◆ ACTIONS TO TAKE:
A – Please condense the paragraph in the film review that begins "Not even Liam Neeson expected" into a shorter version that keeps its main facts.
B – In the part of the records that opens with the line containing "By observing the" and runs through the end of the records, change "spatial separation" to "distance". Return only those lines, with nothing else altered.

◆ SELECTED EXCERPT:
◆ ◆ ◆ ◆
Directed by Jaume Collet-Serra. Written by Byron Willinger, Philip de Blasi and Ryan Engle. Cast: Liam Neeson, Vera Farmiga, Patrick Wilson, Sam Neill, Elizabeth McGovern, Jonathan Banks, Andy Nyman, Florence Pugh, Ella-Rae Smith, Roland Moller,  Killian Scott, Shazad Latif, Clara Lago, Colin McFarlane, Kobna Holdbrook-Smith, Adam Nagaitis, Kingsley Ben-Adir, Damson Idris. (PG-13, 105 mins)

Not even Liam Neeson expected TAKEN to jumpstart a new career as an action hero in his late 50s way back in 2009. In the ensuing years, he's enjoyed much success with two TAKEN sequels and string of other hits that also led to the Neeson formula giving a bunch of other respectable, award-winning actors their shot at kicking ass and blowing shit up as they push 60, among them Kevin Costner in 3 DAYS TO KILL, Denzel Washington in THE EQUALIZER, Sean Penn in THE GUNMAN, and even the unlikely Gerard Depardieu in the justifiably little-seen VIKTOR. One could even tangentially connect the EXPENDABLES franchise to the unexpected success of TAKEN, which Fox inexplicably had little faith in, sitting on it for over a year and almost dumping it directly to DVD before taking a gamble that paid off. Workaholic Neeson's action movies became such a staple at multiplexes in the early 2010s that it's hard to believe THE COMMUTER is his first film of this type since 2015's RUN ALL NIGHT. He then took a bit of a break from genre fare, appearing in a supporting role as Gen. Douglas MacArthur in the 2016 South Korean WWII epic OPERATION CHROMITE, motion-capturing the title character in J.A. Bayona's A MONSTER CALLS, co-starring as a conflicted priest in Martin Scorsese's arthouse drama SILENCE, and playing Watergate whistleblower "Deep Throat" in 2017's barely-released MARK FELT: THE MAN WHO BROUGHT DOWN THE WHITE HOUSE. Action Neeson is back in THE COMMUTER, and though it's only January, it's already a safe bet that this will be one of the year's most stupidly entertaining thrillers.







Neeson!
◆ ◆ ◆ ◆
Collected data
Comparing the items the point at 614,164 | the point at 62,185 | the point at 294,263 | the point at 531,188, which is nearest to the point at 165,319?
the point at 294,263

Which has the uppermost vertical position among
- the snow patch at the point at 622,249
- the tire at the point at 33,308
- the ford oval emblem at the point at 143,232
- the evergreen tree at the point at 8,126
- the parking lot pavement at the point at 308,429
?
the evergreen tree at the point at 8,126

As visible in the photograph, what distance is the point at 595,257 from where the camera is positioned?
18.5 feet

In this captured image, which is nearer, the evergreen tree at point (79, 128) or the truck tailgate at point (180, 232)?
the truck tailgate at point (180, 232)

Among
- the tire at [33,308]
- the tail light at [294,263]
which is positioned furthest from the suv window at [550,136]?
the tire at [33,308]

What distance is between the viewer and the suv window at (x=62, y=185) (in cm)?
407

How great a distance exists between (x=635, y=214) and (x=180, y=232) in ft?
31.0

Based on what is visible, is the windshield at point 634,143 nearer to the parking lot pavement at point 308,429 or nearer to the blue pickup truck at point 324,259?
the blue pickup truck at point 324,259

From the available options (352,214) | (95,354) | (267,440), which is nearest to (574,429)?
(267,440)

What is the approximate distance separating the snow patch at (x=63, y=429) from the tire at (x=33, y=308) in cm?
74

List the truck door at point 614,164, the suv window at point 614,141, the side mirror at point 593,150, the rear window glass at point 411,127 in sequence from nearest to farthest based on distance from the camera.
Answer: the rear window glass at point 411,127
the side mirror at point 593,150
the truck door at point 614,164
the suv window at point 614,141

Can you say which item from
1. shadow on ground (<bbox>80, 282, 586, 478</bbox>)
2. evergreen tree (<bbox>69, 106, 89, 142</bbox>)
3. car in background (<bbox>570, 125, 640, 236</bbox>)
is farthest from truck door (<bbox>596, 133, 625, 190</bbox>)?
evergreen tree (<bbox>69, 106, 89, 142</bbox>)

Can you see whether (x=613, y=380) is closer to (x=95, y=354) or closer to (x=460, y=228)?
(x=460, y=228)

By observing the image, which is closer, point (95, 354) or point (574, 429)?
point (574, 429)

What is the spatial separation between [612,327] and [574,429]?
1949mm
◆ ◆ ◆ ◆
◆ COMPLETE ANSWERS:
A – Liam Neeson never expected TAKEN (2009) to turn him into an action hero in his late 50s. It led to two sequels and other hits. The formula also gave other respected actors nearing 60 action roles: Kevin Costner in 3 DAYS TO KILL, Denzel Washington in THE EQUALIZER, Sean Penn in THE GUNMAN and Gerard Depardieu in VIKTOR. Even the EXPENDABLES franchise can loosely be tied to it. Fox had little faith in TAKEN, held it for over a year and nearly sent it straight to DVD before the gamble paid off. THE COMMUTER is Neeson's first action film since 2015's RUN ALL NIGHT. In between, he played Gen. Douglas MacArthur in OPERATION CHROMITE, motion-captured the title character in A MONSTER CALLS, played a conflicted priest in SILENCE and played "Deep Throat" in MARK FELT: THE MAN WHO BROUGHT DOWN THE WHITE HOUSE. Though it's only January, THE COMMUTER is already a safe bet to be one of the year's most stupidly entertaining thrillers.

B –
By observing the image, which is closer, point (95, 354) or point (574, 429)?
point (574, 429)

What is the distance between [612,327] and [574,429]?
1949mm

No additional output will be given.